In order to detect even the slightest trace of molecules, the Surveyor’s CRDS uses a three-mirror cavity and a single- frequency diode laser to create a continuous laser wave—the amount of time it takes for the light intensity to decay aids in continuously measuring potential gases at the parts per billion. The CRDS is also able to distinguish between different forms of the same gas, such as thermogenic methane (from produced natural gas) and microbial methane, ultimately reducing the amount of false alarms.

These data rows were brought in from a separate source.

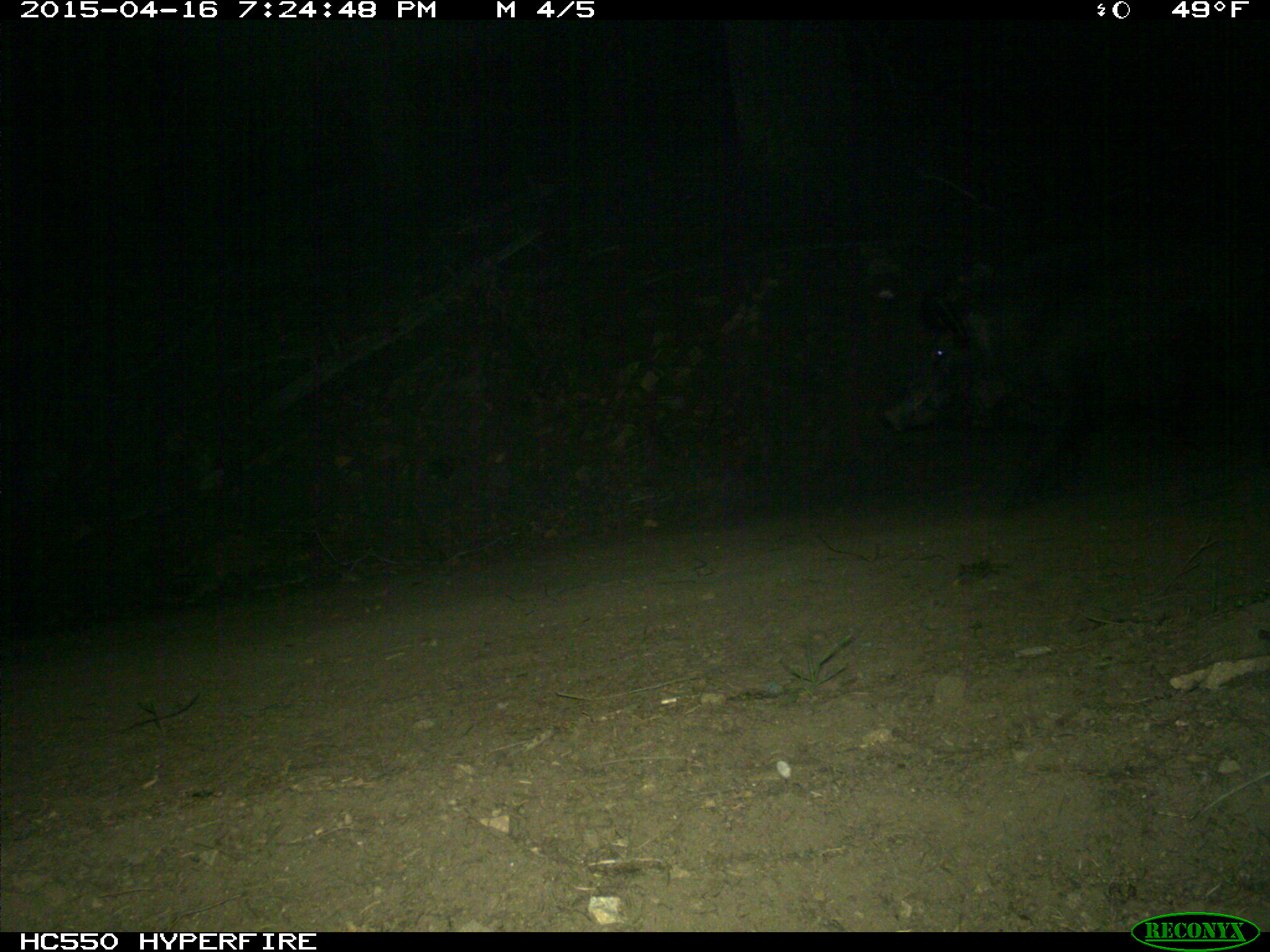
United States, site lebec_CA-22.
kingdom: Animalia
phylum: Chordata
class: Mammalia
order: Artiodactyla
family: Suidae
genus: Sus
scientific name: Sus scrofa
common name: wild boar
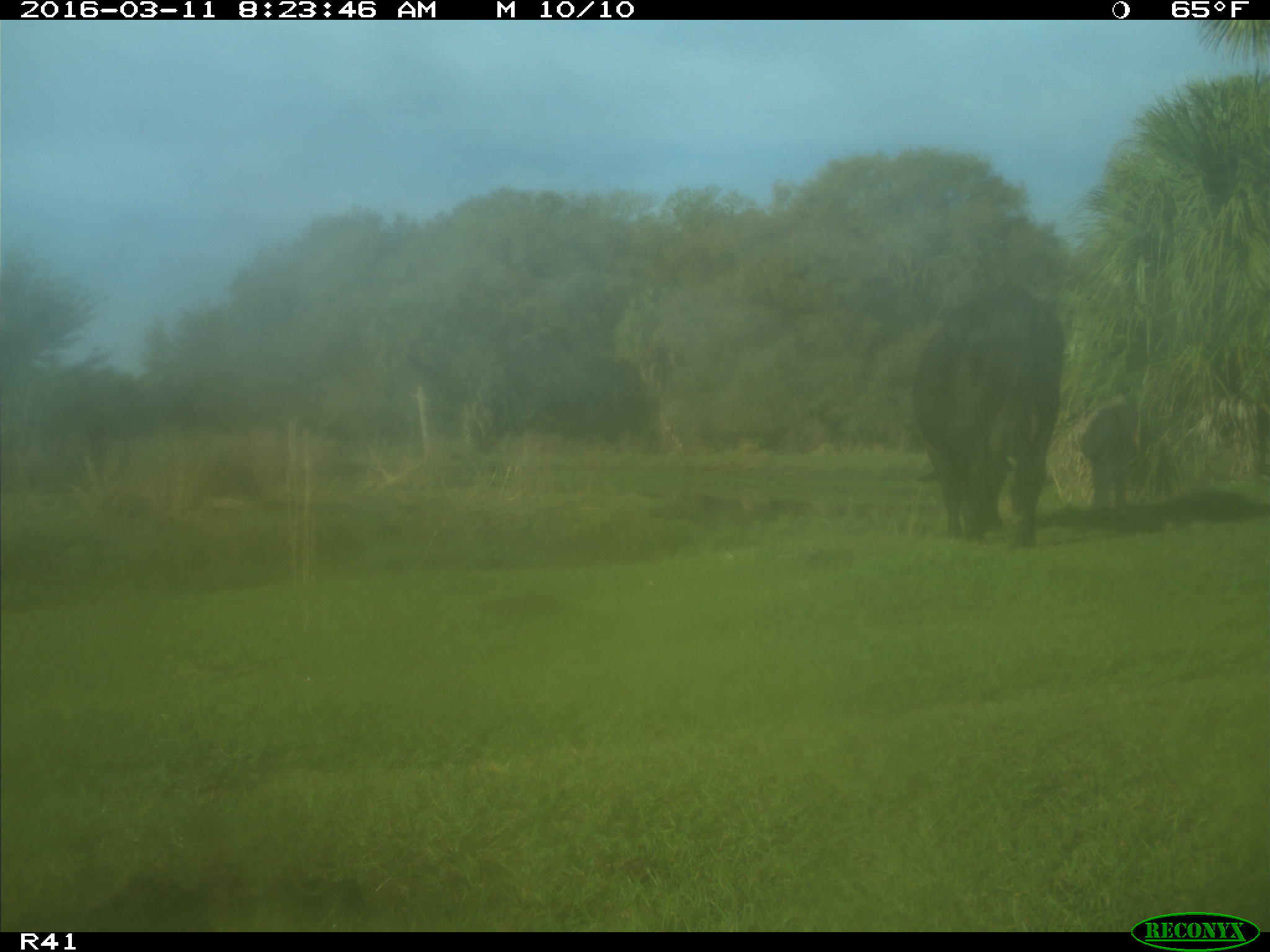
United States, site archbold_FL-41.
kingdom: Animalia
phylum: Chordata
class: Mammalia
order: Artiodactyla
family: Bovidae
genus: Bos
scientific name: Bos taurus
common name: domestic cow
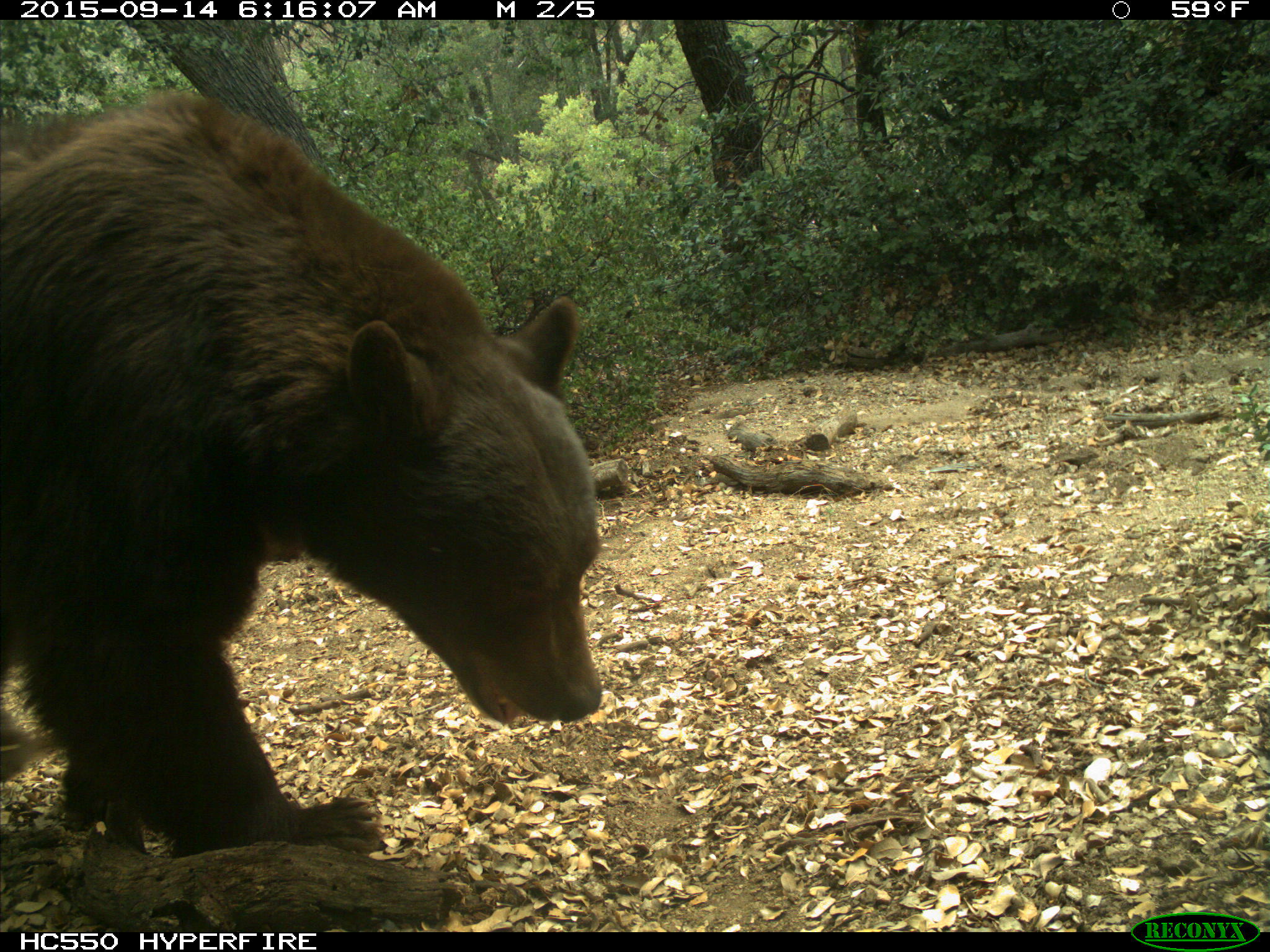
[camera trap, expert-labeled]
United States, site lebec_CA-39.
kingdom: Animalia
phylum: Chordata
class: Mammalia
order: Carnivora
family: Ursidae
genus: Ursus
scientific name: Ursus americanus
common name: american black bear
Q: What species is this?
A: Ursus americanus (american black bear).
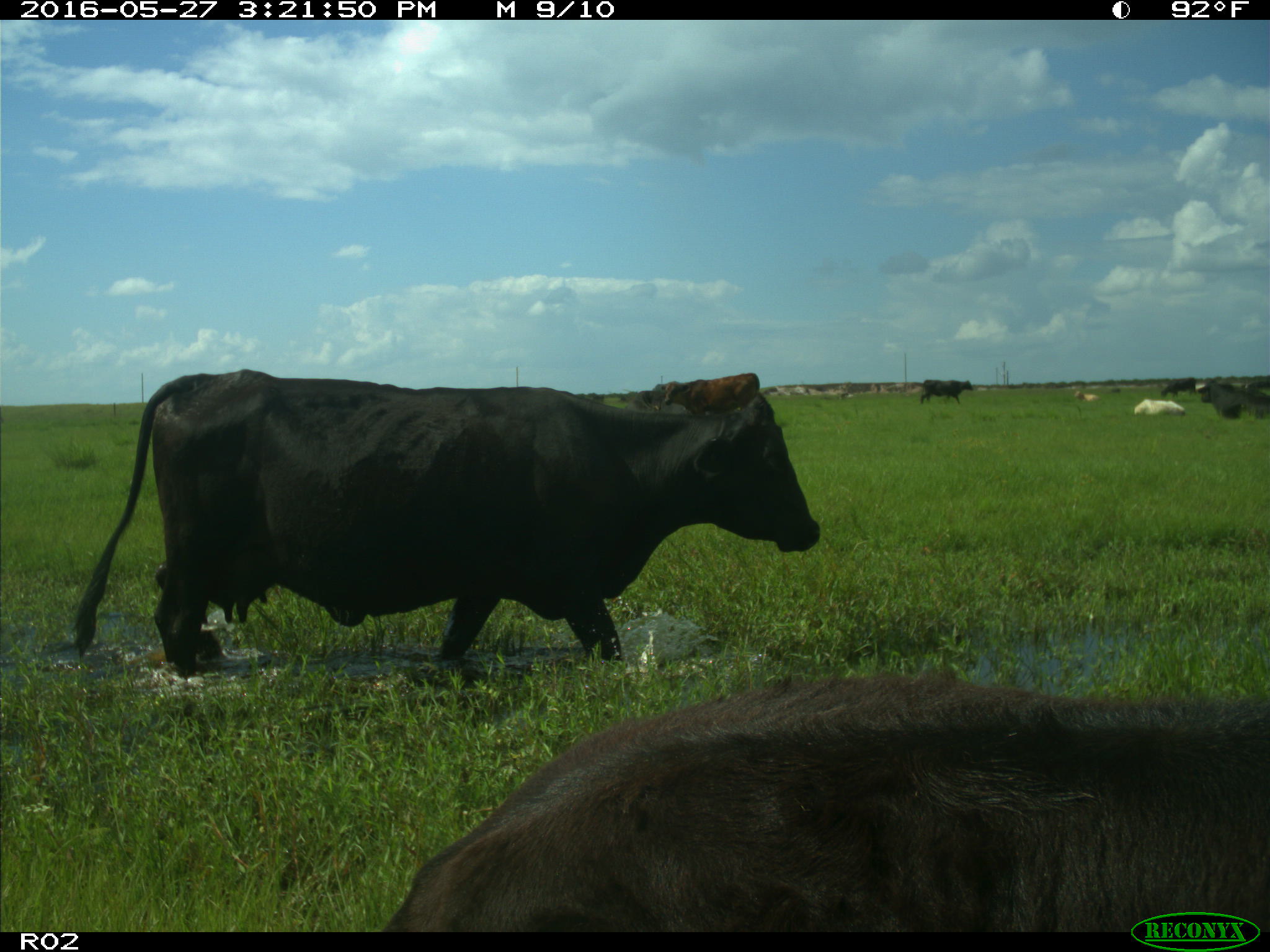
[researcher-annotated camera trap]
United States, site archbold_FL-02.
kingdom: Animalia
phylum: Chordata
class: Mammalia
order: Artiodactyla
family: Bovidae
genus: Bos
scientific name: Bos taurus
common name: domestic cow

Despite the many different applications available, successful pipeline leak detection can present several challenges for the operator—communication outages, botched systems and inefficient placement of detectors are at the top of the list. Schneider Electric recommends operators use the American Petroleum Institute’s API 1149 standard to theoretically analyze a detector’s capabilities. This analysis technique weighs the time taken to detect a leak against the size of the leak.

In the other corner, equipment manufacturing company, Groveley Detection Ltd., recommends in a report that companies utilize a “noise mapping” survey to optimize detector quantity and positioning to better guarantee the correct monitoring of potential risk areas. A typical survey involves a visit when the site is working under normal conditions, during which the company would map the background ultrasonic “noise” present on-site. According to the report, the survey ensures that all essential equipment and plant areas are covered by an ultrasonic detector and allows each detector to be set at a specific alarm level to eradicate potential false alarms.